Wrong colour paper means one million people have illegal documents

One million people who bought motor cover through the AA are holding illegal insurance certificates - because they are printed on the wrong colour paper.

The bright yellow cover notes and certificates may match the AA's corporate logo, but they have fallen foul of a law specifically banning such bright hues.

In fact, the Motor Vehicles (Third Party Risks) Regulations 1972 insist all car insurance certificates "shall be printed in black on white paper or similar material".

A government spokeswoman said: "We've written to the AA and it will be stopped."

The Department of Transport, Local Government and the Regions may have halted the AA's favoured hue, but it stopped short of insisting on reissues.

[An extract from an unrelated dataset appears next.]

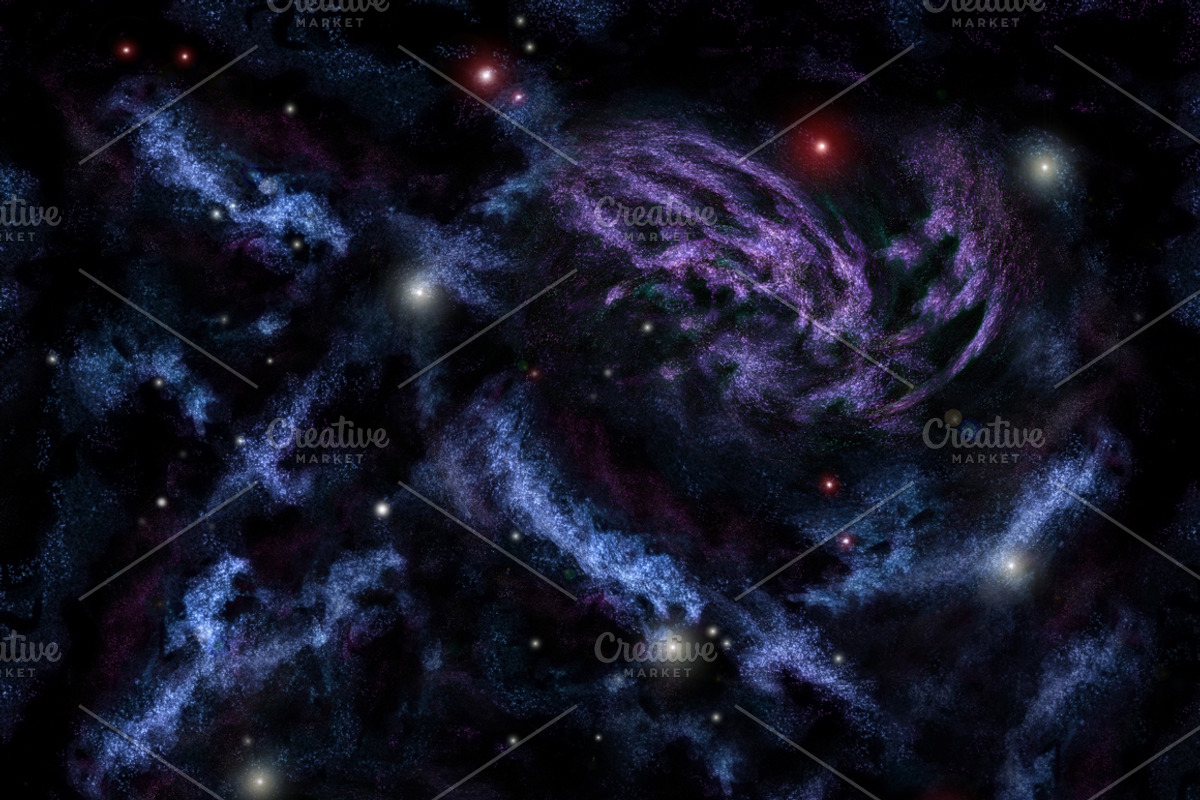 Space Scene Game Backgrounds, an Illustration by quicky (Photo 2 of 4)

The spokeswoman said: "The certificates are illegal, but the policies still hold. Motor insurance certificates are saying there is a valid policy and the policy itself still stands.

"What isn't valid is the certificate, due to an error on the part of the AA."

AA Insurance Services (AAIS), which boasts of having one million motor policyholders and being the UK's largest motor insurance intermediary, will start issuing certificates printed in sober black on white.

An AA spokeswoman said the company had ordered new watermarked paper and would use it for new certificates as soon as it arrived.

The yellow effect had been chosen to help prevent fraud as well as matching the corporate colours.

AAIS sells cover underwritten by a panel of about 20 insurers including Norwich Union, Royal & SunAlliance, AXA and Churchill.